**TEXT SECTION**
Devereux devoted herself to learning how to best serve her students. Between the years of 1910 and 1918, Devereux participated in several post graduate endeavors, including the study of psychiatry, psychoanalysis and speech therapy at colleges and universities in the Philadelphia area. She also took apprenticeship training in the areas of occupational therapy, woodworking and handicrafts. All her efforts focused on improving the education and experience of the students in her charge. In 1914 she began working for the Philadelphia Normal School in order to teach post graduate students in the country's first course on special education.

In 1918, she resigned from the Normal school to teach her private school students full-time. In January 1918 she used $94 of saved and borrowed funds in order to rent a house in Devon, Pennsylvania.

**RAW DATA**
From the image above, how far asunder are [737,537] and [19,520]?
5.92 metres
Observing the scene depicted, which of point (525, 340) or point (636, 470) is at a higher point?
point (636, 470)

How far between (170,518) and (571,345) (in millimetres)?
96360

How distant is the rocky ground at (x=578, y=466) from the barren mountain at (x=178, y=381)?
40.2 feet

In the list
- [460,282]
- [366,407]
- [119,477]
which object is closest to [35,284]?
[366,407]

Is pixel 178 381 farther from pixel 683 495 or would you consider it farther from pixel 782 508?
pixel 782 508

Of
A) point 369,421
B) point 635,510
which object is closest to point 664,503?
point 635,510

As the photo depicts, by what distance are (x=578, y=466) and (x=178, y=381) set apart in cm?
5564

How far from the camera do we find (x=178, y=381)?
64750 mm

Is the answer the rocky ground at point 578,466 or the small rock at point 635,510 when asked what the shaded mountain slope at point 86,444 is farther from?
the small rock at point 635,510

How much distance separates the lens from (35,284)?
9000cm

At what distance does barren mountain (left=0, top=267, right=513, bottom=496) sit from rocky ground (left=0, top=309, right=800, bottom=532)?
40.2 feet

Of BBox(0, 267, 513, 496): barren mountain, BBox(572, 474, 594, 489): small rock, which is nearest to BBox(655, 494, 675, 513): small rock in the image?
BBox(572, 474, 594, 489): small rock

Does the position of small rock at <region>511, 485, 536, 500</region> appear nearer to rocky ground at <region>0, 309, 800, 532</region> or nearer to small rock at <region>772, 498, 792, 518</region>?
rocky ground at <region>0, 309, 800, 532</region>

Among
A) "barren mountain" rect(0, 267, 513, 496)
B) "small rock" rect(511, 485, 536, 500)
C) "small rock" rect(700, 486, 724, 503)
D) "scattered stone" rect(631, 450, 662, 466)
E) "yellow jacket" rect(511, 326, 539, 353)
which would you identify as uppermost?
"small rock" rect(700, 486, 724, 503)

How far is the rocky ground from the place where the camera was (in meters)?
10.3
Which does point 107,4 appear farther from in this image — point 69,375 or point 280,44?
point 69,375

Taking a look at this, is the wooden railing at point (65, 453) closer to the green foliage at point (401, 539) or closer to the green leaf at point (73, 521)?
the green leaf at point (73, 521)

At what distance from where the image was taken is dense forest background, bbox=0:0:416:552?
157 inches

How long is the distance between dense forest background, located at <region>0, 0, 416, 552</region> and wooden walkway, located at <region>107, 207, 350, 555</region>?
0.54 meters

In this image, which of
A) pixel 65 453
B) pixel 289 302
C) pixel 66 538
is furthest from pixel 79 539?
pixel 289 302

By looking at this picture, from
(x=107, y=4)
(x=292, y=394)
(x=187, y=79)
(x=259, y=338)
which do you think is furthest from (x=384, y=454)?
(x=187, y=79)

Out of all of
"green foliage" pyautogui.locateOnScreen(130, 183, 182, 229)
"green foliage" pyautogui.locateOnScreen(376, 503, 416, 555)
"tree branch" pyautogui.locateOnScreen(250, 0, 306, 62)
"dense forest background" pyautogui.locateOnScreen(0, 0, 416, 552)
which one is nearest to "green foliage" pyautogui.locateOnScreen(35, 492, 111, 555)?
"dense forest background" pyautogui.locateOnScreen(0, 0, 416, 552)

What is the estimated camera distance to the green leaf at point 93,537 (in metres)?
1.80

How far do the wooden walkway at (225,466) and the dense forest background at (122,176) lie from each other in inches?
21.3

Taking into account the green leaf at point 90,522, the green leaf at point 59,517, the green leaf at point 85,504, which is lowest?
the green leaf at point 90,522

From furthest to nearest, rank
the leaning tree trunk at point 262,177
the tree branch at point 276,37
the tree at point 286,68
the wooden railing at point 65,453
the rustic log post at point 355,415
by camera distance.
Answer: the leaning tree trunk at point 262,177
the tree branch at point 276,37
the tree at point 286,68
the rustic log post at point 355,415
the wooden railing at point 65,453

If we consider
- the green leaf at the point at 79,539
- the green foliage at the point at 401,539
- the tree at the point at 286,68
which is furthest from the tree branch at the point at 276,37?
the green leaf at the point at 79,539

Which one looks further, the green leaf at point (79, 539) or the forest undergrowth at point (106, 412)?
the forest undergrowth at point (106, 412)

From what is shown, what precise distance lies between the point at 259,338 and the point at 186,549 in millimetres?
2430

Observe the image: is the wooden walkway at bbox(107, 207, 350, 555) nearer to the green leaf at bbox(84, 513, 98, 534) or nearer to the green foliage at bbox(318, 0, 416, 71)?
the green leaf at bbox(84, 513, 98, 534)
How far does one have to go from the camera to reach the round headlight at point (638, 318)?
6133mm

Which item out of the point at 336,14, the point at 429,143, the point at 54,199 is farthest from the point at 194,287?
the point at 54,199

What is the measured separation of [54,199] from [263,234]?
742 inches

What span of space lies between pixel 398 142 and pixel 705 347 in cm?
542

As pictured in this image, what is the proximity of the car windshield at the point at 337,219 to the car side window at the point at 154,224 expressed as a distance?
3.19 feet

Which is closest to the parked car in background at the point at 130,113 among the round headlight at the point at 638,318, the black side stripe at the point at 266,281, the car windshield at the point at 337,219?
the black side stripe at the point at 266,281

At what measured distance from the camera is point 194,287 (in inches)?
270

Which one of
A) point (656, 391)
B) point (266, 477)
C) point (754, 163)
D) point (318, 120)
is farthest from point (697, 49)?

**PROBLEM TO WORK ON**
Please continue the text about Devereux, picking up after its final sentence. The records stand apart from the text about Devereux.

**OUTPUT OF THE TASK**
==Organizational growth==
On May 1, 1918, Helena Devereux and her students took residence in the house that became known as “Devereux Stone.” Soon her students numbered 12, and in 1919 Devereux was able to purchase the rental property, as well as the neighboring estate. Over the course of two years, school enrollment doubled. In 1920 Devereux purchased another property in Berwyn, Pennsylvania in order to provide a home to some of the younger developmentally disabled children in her care. From 1920 onward, the organization saw continued growth, both in enrollment numbers, as well as in properties purchased.

In 1922, the different schools and facilities became united under one name—Devereux Schools. Despite an operating deficit of $250,000 during the Great Depression, Devereux continued to acquire real estate throughout the Philadelphia area. Creditors were kept at bay through the shared burden of Devereux staff, and loans from the parents of Devereux's students.

In 1938 The Commonwealth of Pennsylvania granted The Devereux Foundation its non-profit charter.

In 1940 Devereux transferred all the assets and properties of Devereux Schools to the Foundation. In 1943 The Devereux Foundation expanded tremendously, purchasing another building in Devon as well as a 350-acre estate in Santa Barbara, California. She would continue to serve actively as a consultant.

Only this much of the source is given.